- Aim of the task: Write out every record below exactly as it appears.

- Record excerpts:
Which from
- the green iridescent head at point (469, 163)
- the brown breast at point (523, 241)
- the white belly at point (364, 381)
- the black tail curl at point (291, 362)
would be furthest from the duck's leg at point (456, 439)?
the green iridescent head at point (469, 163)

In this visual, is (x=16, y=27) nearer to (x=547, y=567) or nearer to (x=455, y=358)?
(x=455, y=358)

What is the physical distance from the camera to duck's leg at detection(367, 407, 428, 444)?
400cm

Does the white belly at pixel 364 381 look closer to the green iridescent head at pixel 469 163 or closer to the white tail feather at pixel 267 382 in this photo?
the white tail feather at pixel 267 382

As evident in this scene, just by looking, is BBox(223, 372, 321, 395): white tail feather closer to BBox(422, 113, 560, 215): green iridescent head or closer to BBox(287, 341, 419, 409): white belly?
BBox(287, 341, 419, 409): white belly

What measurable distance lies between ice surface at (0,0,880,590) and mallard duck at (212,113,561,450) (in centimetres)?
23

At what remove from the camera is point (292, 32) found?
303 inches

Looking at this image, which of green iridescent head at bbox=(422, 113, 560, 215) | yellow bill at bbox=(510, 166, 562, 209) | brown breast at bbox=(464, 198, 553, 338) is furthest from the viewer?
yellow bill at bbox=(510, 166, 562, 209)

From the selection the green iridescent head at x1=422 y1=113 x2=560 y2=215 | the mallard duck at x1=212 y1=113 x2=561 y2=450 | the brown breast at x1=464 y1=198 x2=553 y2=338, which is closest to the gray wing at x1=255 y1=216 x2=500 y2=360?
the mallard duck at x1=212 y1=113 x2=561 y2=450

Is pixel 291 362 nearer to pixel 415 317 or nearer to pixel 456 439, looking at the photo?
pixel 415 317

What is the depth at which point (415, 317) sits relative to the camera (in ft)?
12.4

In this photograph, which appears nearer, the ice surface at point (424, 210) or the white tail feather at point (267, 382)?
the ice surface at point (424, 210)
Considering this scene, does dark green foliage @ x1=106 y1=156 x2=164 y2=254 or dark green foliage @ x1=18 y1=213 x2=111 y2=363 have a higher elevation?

- Task answer:
Which from
- the green iridescent head at point (469, 163)
- the brown breast at point (523, 241)
- the white belly at point (364, 381)
- the black tail curl at point (291, 362)
would be furthest from the duck's leg at point (456, 439)?
the green iridescent head at point (469, 163)

In this visual, is (x=16, y=27) nearer to (x=547, y=567) or nearer to (x=455, y=358)?
(x=455, y=358)

What is the physical distance from the camera to duck's leg at detection(367, 407, 428, 444)?
400cm

Does the white belly at pixel 364 381 look closer to the green iridescent head at pixel 469 163 or closer to the white tail feather at pixel 267 382 in this photo?
the white tail feather at pixel 267 382

As evident in this scene, just by looking, is BBox(223, 372, 321, 395): white tail feather closer to BBox(422, 113, 560, 215): green iridescent head or closer to BBox(287, 341, 419, 409): white belly?
BBox(287, 341, 419, 409): white belly

What measurable distance lies between ice surface at (0,0,880,590) and mallard duck at (212,113,561,450) (in centimetres)?
23

At what remove from the camera is point (292, 32) found?
303 inches

Looking at this image, which of green iridescent head at bbox=(422, 113, 560, 215) | yellow bill at bbox=(510, 166, 562, 209) | brown breast at bbox=(464, 198, 553, 338) is furthest from the viewer?
yellow bill at bbox=(510, 166, 562, 209)

From the selection the green iridescent head at x1=422 y1=113 x2=560 y2=215 | the mallard duck at x1=212 y1=113 x2=561 y2=450 | the brown breast at x1=464 y1=198 x2=553 y2=338, which is closest to the gray wing at x1=255 y1=216 x2=500 y2=360?
the mallard duck at x1=212 y1=113 x2=561 y2=450

Is pixel 291 362 nearer to pixel 415 317 or nearer to pixel 456 439, looking at the photo?
pixel 415 317

What is the depth at which point (415, 317) sits relative to the camera (in ft)?
12.4

In this photograph, which appears nearer, the ice surface at point (424, 210) or the white tail feather at point (267, 382)?
the ice surface at point (424, 210)
Considering this scene, does dark green foliage @ x1=106 y1=156 x2=164 y2=254 or dark green foliage @ x1=18 y1=213 x2=111 y2=363 have a higher elevation?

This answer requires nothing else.